TASK DESCRIPTION:
Render every line of the material below as a Markdown table with the columns Row and Text, numbering each line in Row and skipping blank lines.

MATERIAL FOR THE TASK:
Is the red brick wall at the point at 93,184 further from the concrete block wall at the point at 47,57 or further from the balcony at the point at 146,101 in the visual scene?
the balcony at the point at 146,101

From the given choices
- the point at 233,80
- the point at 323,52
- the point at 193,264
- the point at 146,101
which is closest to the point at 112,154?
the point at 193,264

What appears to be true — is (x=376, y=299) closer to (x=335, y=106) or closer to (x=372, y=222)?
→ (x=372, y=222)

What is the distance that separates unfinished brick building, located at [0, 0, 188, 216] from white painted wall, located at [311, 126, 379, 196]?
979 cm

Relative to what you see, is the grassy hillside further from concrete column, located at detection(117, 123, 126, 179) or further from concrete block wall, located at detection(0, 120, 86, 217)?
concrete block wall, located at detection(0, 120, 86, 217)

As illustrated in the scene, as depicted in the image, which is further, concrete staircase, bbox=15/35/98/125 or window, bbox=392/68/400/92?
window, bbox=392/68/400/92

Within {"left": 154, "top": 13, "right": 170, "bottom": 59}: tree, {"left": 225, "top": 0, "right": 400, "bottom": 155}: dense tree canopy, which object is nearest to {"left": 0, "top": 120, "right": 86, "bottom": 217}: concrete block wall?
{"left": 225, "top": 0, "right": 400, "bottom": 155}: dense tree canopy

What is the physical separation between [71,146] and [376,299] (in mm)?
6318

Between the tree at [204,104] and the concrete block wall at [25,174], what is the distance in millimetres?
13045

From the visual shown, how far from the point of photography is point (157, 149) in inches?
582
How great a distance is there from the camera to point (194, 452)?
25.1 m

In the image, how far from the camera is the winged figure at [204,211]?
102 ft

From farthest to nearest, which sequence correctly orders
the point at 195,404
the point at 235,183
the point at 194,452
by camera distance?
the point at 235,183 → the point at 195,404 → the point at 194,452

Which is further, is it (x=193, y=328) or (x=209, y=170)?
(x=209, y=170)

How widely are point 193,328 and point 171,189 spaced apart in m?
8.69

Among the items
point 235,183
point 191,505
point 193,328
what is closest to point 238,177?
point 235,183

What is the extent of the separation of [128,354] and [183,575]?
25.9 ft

SOLUTION TO THE EXERCISE:
| Row | Text |
|---|---|
| 1 | Is the red brick wall at the point at 93,184 further from the concrete block wall at the point at 47,57 or further from the balcony at the point at 146,101 in the visual scene? |
| 2 | the balcony at the point at 146,101 |
| 3 | From the given choices |
| 4 | - the point at 233,80 |
| 5 | - the point at 323,52 |
| 6 | - the point at 193,264 |
| 7 | - the point at 146,101 |
| 8 | which is closest to the point at 112,154? |
| 9 | the point at 193,264 |
| 10 | What appears to be true — is (x=376, y=299) closer to (x=335, y=106) or closer to (x=372, y=222)? |
| 11 | → (x=372, y=222) |
| 12 | What is the distance that separates unfinished brick building, located at [0, 0, 188, 216] from white painted wall, located at [311, 126, 379, 196]? |
| 13 | 979 cm |
| 14 | Relative to what you see, is the grassy hillside further from concrete column, located at detection(117, 123, 126, 179) or further from concrete block wall, located at detection(0, 120, 86, 217)? |
| 15 | concrete block wall, located at detection(0, 120, 86, 217) |
| 16 | As illustrated in the scene, as depicted in the image, which is further, concrete staircase, bbox=15/35/98/125 or window, bbox=392/68/400/92? |
| 17 | window, bbox=392/68/400/92 |
| 18 | Within {"left": 154, "top": 13, "right": 170, "bottom": 59}: tree, {"left": 225, "top": 0, "right": 400, "bottom": 155}: dense tree canopy, which object is nearest to {"left": 0, "top": 120, "right": 86, "bottom": 217}: concrete block wall? |
| 19 | {"left": 225, "top": 0, "right": 400, "bottom": 155}: dense tree canopy |
| 20 | What is the physical separation between [71,146] and [376,299] (in mm)? |
| 21 | 6318 |
| 22 | Between the tree at [204,104] and the concrete block wall at [25,174], what is the distance in millimetres? |
| 23 | 13045 |
| 24 | From the visual shown, how far from the point of photography is point (157, 149) in inches? |
| 25 | 582 |
| 26 | How great a distance is there from the camera to point (194, 452)? |
| 27 | 25.1 m |
| 28 | In the image, how far from the camera is the winged figure at [204,211]? |
| 29 | 102 ft |
| 30 | From farthest to nearest, which sequence correctly orders |
| 31 | the point at 195,404 |
| 32 | the point at 235,183 |
| 33 | the point at 194,452 |
| 34 | by camera distance? |
| 35 | the point at 235,183 → the point at 195,404 → the point at 194,452 |
| 36 | Which is further, is it (x=193, y=328) or (x=209, y=170)? |
| 37 | (x=209, y=170) |
| 38 | How widely are point 193,328 and point 171,189 spaced apart in m? |
| 39 | 8.69 |
| 40 | Among the items |
| 41 | point 235,183 |
| 42 | point 191,505 |
| 43 | point 193,328 |
| 44 | what is closest to point 238,177? |
| 45 | point 235,183 |
| 46 | What is the extent of the separation of [128,354] and [183,575]? |
| 47 | 25.9 ft |